- **Problema breve 1**
Extrae cada línea de los registros que contenga la palabra "capture", respetando mayúsculas y minúsculas.

- **Texto proporcionado**
Por varias décadas, una artista costarricense salía a pasear por los extensos parques y bosques protegidos que florecían tras su casa: cerezos, manzanos, tilos, cedros, hongos, aves y flores la recibían. Llevaba consigo un taburete y dibujaba; se llevaba a casa setas, ramas, semillas. “No podía llegar a la casa con las manos vacías, siempre llegaba con alguna cosita”, recuerda.

Flora María Sáenz de Langlois, hoy de 90 años, convivió con la naturaleza –y la vibrante comunidad artística de Door County– por décadas. Enviudó joven, pero nunca estuvo sola: tenía sus árboles, sus colegas, sus exposiciones y sus clases.

La hija de la artista Luisa González Feo (hermana del exministro de Cultura y también pintor, Guido Sáenz), de vuelta en Costa Rica desde hace siete años, hizo su vida y su carrera en Estados Unidos, rodeada de la belleza natural en la zona de los lagos, pero en sus paisajes siempre asomaban flores y hojas del trópico. “Esa simbiosis con la naturaleza que toda la vida ha sido parte de mi persona… Debe haber un arbolito creciendo ahí adentro”, bromea.

“Flora, dominio de la fauna”

El apartamento de Sáenz, en Sabana Oeste, reposa silencioso e invadido de luz. Cada mañana, tras vestirse, desayunar y leer el periódico, la artista camina hacia su estudio y se dedica a pintar. Su espacio de trabajo alberga sus utensilios en ordenadas cajitas, obras en proceso y muchos bocetos, recortes de diarios y libros.

Una mañana reciente, Sáenz nos recibió junto a la curadora María Enriqueta Guardia-Yglesias (ella me había contado del trabajo “extraordinario” de Sáenz: “Nadie en el país trabaja las técnicas que ella utiliza”, aseguró). Alegre y satisfecha de hablar en detalle de su arte, Sáenz nos mostró un álbum en el que recogió, a lo largo de los años, todo lo que se publicaba en Estados Unidos sobre ella.

“Desde que se mudó a la Door Peninsula, en el verano de 1980, (...) ha empezado a lidiar con asuntos de transformación, utilizando el pájaro emergiendo de la figura femenina como un símbolo de libertad y crecimiento personal”, escribía el crítico James Auer en The Milwaukee Journal .

Otros símbolos, como la Madre Tierra, nidos, casas antiguas y torrecillas elevadas sobre floridos paisajes recorren su obra, que una mirada superficial juzgaría de ingenua.

- **Registros disponibles**
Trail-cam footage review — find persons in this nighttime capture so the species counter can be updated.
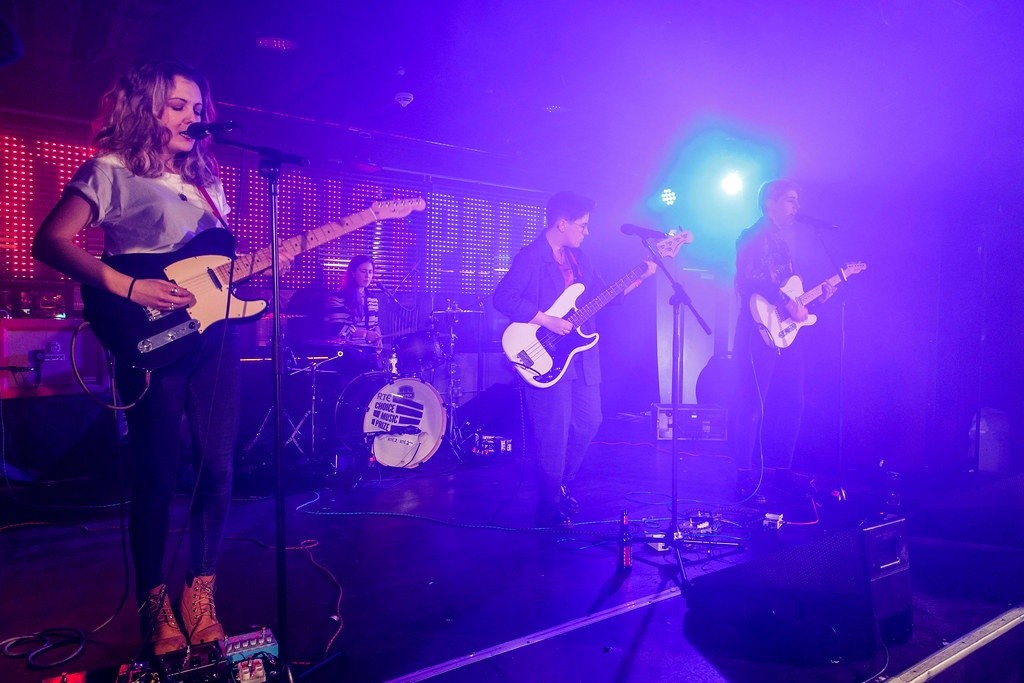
[731,178,838,506]
[31,53,295,656]
[324,255,383,347]
[493,191,657,529]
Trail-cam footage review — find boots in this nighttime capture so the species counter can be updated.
[174,573,224,644]
[140,583,186,655]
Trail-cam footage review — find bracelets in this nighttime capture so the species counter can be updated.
[635,273,647,287]
[128,278,136,301]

- **Problema breve 2**
Escribe la siguiente parte del texto sobre la artista Flora María Sáenz, a partir de su última oración.

- **Respuesta 1**
Trail-cam footage review — find persons in this nighttime capture so the species counter can be updated.
Trail-cam footage review — find boots in this nighttime capture so the species counter can be updated.
Trail-cam footage review — find bracelets in this nighttime capture so the species counter can be updated.

- **Respuesta 2**
Vistos en conjunto, sus cuadros, elaborados con una sofisticada atención al detalle, minuciosamente conocedores de la naturaleza, y poblados de fantásticos personajes que danzan y celebran la armonía con el entorno, traslucen la compleja y amorosa relación con la naturaleza de una artista paciente, dedicada. Florecen. Vibran.

¿Hay algo del carácter mágico de la obra de su madre, quizá? ¿Hay susurros lejanos de surrealismos latinoamericanos? También, por la técnica de punta de plata, composiciones evocan obras de los siglos XIV y XV; hay algo de la rica y erudita tradición de la ilustración de naturaleza estadounidense.

De Flora Sáenz impresiona su destreza con esa técnica, heredada del Renacimiento, que consiste en dibujar con una punta metálica sobre un papel preparado, de modo que las líneas se marquen sobre la superficie y, con el tiempo, se oxiden y oscurezcan. Eso sí, Sáenz añade color (acrílico), con una paleta rica y atrevida.

Su estudio de la técnica lo realizó con prominentes profesores como Karl Priebe. “En esa época se usaba polvo blanco de zinc y se mezclaba con cola de conejo (goma), se preparaba y pulía la superficie, con un colmillo de jabalí que me dio papá (Adolfo Sáenz), y tenía tal vez un poquito de topografía, pero trataba de que no quedaran orillitas, porque tenía que estar muy diluida”, detalla.

“Le daba tres capas: una para un lado, otra para el otro, y una tercera para estar segura de que tenía suficiente. La pulía y sobre eso empezaba a dibujar con punta de plata. Hay que estar muy seguro de lo que se va a hacer, porque no se puede borrar”, explica Sáenz.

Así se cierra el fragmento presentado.